• _DIRECTIONS_
Read the data that follows. Then repeat it exactly.
START MATERIAL TO PROCESS
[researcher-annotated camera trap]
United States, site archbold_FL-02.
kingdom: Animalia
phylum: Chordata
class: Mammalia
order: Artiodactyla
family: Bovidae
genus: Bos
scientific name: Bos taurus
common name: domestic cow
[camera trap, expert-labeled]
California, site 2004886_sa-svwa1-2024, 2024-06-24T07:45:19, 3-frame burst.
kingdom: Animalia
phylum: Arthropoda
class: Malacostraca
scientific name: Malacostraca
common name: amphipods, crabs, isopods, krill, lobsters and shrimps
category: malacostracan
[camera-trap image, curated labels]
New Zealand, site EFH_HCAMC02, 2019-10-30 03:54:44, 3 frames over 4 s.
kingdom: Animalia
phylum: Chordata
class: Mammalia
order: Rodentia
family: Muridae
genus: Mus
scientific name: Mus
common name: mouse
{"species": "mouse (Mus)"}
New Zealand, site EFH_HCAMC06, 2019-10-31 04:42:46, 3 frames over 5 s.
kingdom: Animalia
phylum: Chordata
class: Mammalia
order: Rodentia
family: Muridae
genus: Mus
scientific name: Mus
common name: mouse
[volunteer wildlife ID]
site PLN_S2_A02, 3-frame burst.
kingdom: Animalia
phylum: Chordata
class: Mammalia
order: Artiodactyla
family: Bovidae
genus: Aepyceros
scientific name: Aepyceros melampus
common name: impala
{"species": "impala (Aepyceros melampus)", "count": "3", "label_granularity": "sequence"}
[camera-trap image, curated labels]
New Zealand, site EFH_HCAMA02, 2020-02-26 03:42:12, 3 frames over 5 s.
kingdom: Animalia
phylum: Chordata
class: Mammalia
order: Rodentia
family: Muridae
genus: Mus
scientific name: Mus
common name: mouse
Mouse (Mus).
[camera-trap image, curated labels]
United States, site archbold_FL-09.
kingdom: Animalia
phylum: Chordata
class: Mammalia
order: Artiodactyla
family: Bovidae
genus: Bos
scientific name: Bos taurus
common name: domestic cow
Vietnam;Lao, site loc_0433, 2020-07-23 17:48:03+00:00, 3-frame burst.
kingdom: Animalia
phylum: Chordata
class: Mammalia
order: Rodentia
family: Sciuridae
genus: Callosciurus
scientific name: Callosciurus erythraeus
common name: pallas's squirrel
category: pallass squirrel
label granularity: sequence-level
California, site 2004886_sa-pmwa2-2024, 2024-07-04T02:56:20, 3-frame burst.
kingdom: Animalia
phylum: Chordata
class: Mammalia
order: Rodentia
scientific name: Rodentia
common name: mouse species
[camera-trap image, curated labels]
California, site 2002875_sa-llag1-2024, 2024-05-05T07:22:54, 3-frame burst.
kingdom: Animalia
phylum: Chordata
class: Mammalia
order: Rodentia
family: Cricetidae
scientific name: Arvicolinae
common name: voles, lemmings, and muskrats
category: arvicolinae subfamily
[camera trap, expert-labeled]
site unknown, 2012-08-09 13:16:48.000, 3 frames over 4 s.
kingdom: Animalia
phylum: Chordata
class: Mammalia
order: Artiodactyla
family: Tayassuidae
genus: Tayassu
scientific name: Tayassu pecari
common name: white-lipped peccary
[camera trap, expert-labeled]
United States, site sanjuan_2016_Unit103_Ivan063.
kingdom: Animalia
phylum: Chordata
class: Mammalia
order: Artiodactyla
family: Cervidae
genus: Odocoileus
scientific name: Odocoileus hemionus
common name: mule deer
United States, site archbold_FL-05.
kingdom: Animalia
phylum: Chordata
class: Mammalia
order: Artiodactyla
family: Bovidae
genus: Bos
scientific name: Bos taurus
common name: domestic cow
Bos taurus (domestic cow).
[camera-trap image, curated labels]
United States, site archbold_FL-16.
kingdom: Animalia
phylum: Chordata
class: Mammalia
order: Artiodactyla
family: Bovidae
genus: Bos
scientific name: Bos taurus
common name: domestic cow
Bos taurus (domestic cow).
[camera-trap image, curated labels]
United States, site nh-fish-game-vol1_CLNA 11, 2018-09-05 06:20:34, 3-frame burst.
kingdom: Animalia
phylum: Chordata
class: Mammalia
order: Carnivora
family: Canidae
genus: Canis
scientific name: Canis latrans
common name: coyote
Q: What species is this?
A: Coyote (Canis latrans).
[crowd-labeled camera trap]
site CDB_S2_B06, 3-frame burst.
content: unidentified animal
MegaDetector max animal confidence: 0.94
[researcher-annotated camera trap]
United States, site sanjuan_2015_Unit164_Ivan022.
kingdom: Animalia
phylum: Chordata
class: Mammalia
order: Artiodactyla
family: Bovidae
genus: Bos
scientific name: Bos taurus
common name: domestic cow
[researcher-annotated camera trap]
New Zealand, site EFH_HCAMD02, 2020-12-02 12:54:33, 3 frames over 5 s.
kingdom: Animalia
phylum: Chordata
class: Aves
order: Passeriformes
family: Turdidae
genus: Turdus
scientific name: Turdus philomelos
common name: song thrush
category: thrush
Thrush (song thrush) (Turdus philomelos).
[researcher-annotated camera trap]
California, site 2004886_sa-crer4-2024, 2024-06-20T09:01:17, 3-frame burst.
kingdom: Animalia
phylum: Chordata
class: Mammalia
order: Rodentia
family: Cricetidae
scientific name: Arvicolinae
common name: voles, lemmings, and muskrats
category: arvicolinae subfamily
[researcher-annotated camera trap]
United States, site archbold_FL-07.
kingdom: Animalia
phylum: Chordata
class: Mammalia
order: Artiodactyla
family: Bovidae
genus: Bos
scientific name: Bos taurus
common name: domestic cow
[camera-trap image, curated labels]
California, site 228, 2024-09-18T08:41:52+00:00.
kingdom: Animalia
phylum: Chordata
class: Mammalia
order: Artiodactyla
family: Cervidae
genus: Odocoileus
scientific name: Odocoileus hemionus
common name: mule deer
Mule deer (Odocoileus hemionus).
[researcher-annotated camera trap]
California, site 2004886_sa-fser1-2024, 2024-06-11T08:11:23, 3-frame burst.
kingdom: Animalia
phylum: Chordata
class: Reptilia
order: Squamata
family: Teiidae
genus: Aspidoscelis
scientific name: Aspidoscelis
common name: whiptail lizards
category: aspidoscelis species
END MATERIAL TO PROCESS
• _EXERCISE RESPONSE_
[researcher-annotated camera trap]
United States, site archbold_FL-02.
kingdom: Animalia
phylum: Chordata
class: Mammalia
order: Artiodactyla
family: Bovidae
genus: Bos
scientific name: Bos taurus
common name: domestic cow
[camera trap, expert-labeled]
California, site 2004886_sa-svwa1-2024, 2024-06-24T07:45:19, 3-frame burst.
kingdom: Animalia
phylum: Arthropoda
class: Malacostraca
scientific name: Malacostraca
common name: amphipods, crabs, isopods, krill, lobsters and shrimps
category: malacostracan
[camera-trap image, curated labels]
New Zealand, site EFH_HCAMC02, 2019-10-30 03:54:44, 3 frames over 4 s.
kingdom: Animalia
phylum: Chordata
class: Mammalia
order: Rodentia
family: Muridae
genus: Mus
scientific name: Mus
common name: mouse
{"species": "mouse (Mus)"}
New Zealand, site EFH_HCAMC06, 2019-10-31 04:42:46, 3 frames over 5 s.
kingdom: Animalia
phylum: Chordata
class: Mammalia
order: Rodentia
family: Muridae
genus: Mus
scientific name: Mus
common name: mouse
[volunteer wildlife ID]
site PLN_S2_A02, 3-frame burst.
kingdom: Animalia
phylum: Chordata
class: Mammalia
order: Artiodactyla
family: Bovidae
genus: Aepyceros
scientific name: Aepyceros melampus
common name: impala
{"species": "impala (Aepyceros melampus)", "count": "3", "label_granularity": "sequence"}
[camera-trap image, curated labels]
New Zealand, site EFH_HCAMA02, 2020-02-26 03:42:12, 3 frames over 5 s.
kingdom: Animalia
phylum: Chordata
class: Mammalia
order: Rodentia
family: Muridae
genus: Mus
scientific name: Mus
common name: mouse
Mouse (Mus).
[camera-trap image, curated labels]
United States, site archbold_FL-09.
kingdom: Animalia
phylum: Chordata
class: Mammalia
order: Artiodactyla
family: Bovidae
genus: Bos
scientific name: Bos taurus
common name: domestic cow
Vietnam;Lao, site loc_0433, 2020-07-23 17:48:03+00:00, 3-frame burst.
kingdom: Animalia
phylum: Chordata
class: Mammalia
order: Rodentia
family: Sciuridae
genus: Callosciurus
scientific name: Callosciurus erythraeus
common name: pallas's squirrel
category: pallass squirrel
label granularity: sequence-level
California, site 2004886_sa-pmwa2-2024, 2024-07-04T02:56:20, 3-frame burst.
kingdom: Animalia
phylum: Chordata
class: Mammalia
order: Rodentia
scientific name: Rodentia
common name: mouse species
[camera-trap image, curated labels]
California, site 2002875_sa-llag1-2024, 2024-05-05T07:22:54, 3-frame burst.
kingdom: Animalia
phylum: Chordata
class: Mammalia
order: Rodentia
family: Cricetidae
scientific name: Arvicolinae
common name: voles, lemmings, and muskrats
category: arvicolinae subfamily
[camera trap, expert-labeled]
site unknown, 2012-08-09 13:16:48.000, 3 frames over 4 s.
kingdom: Animalia
phylum: Chordata
class: Mammalia
order: Artiodactyla
family: Tayassuidae
genus: Tayassu
scientific name: Tayassu pecari
common name: white-lipped peccary
[camera trap, expert-labeled]
United States, site sanjuan_2016_Unit103_Ivan063.
kingdom: Animalia
phylum: Chordata
class: Mammalia
order: Artiodactyla
family: Cervidae
genus: Odocoileus
scientific name: Odocoileus hemionus
common name: mule deer
United States, site archbold_FL-05.
kingdom: Animalia
phylum: Chordata
class: Mammalia
order: Artiodactyla
family: Bovidae
genus: Bos
scientific name: Bos taurus
common name: domestic cow
Bos taurus (domestic cow).
[camera-trap image, curated labels]
United States, site archbold_FL-16.
kingdom: Animalia
phylum: Chordata
class: Mammalia
order: Artiodactyla
family: Bovidae
genus: Bos
scientific name: Bos taurus
common name: domestic cow
Bos taurus (domestic cow).
[camera-trap image, curated labels]
United States, site nh-fish-game-vol1_CLNA 11, 2018-09-05 06:20:34, 3-frame burst.
kingdom: Animalia
phylum: Chordata
class: Mammalia
order: Carnivora
family: Canidae
genus: Canis
scientific name: Canis latrans
common name: coyote
Q: What species is this?
A: Coyote (Canis latrans).
[crowd-labeled camera trap]
site CDB_S2_B06, 3-frame burst.
content: unidentified animal
MegaDetector max animal confidence: 0.94
[researcher-annotated camera trap]
United States, site sanjuan_2015_Unit164_Ivan022.
kingdom: Animalia
phylum: Chordata
class: Mammalia
order: Artiodactyla
family: Bovidae
genus: Bos
scientific name: Bos taurus
common name: domestic cow
[researcher-annotated camera trap]
New Zealand, site EFH_HCAMD02, 2020-12-02 12:54:33, 3 frames over 5 s.
kingdom: Animalia
phylum: Chordata
class: Aves
order: Passeriformes
family: Turdidae
genus: Turdus
scientific name: Turdus philomelos
common name: song thrush
category: thrush
Thrush (song thrush) (Turdus philomelos).
[researcher-annotated camera trap]
California, site 2004886_sa-crer4-2024, 2024-06-20T09:01:17, 3-frame burst.
kingdom: Animalia
phylum: Chordata
class: Mammalia
order: Rodentia
family: Cricetidae
scientific name: Arvicolinae
common name: voles, lemmings, and muskrats
category: arvicolinae subfamily
[researcher-annotated camera trap]
United States, site archbold_FL-07.
kingdom: Animalia
phylum: Chordata
class: Mammalia
order: Artiodactyla
family: Bovidae
genus: Bos
scientific name: Bos taurus
common name: domestic cow
[camera-trap image, curated labels]
California, site 228, 2024-09-18T08:41:52+00:00.
kingdom: Animalia
phylum: Chordata
class: Mammalia
order: Artiodactyla
family: Cervidae
genus: Odocoileus
scientific name: Odocoileus hemionus
common name: mule deer
Mule deer (Odocoileus hemionus).
[researcher-annotated camera trap]
California, site 2004886_sa-fser1-2024, 2024-06-11T08:11:23, 3-frame burst.
kingdom: Animalia
phylum: Chordata
class: Reptilia
order: Squamata
family: Teiidae
genus: Aspidoscelis
scientific name: Aspidoscelis
common name: whiptail lizards
category: aspidoscelis species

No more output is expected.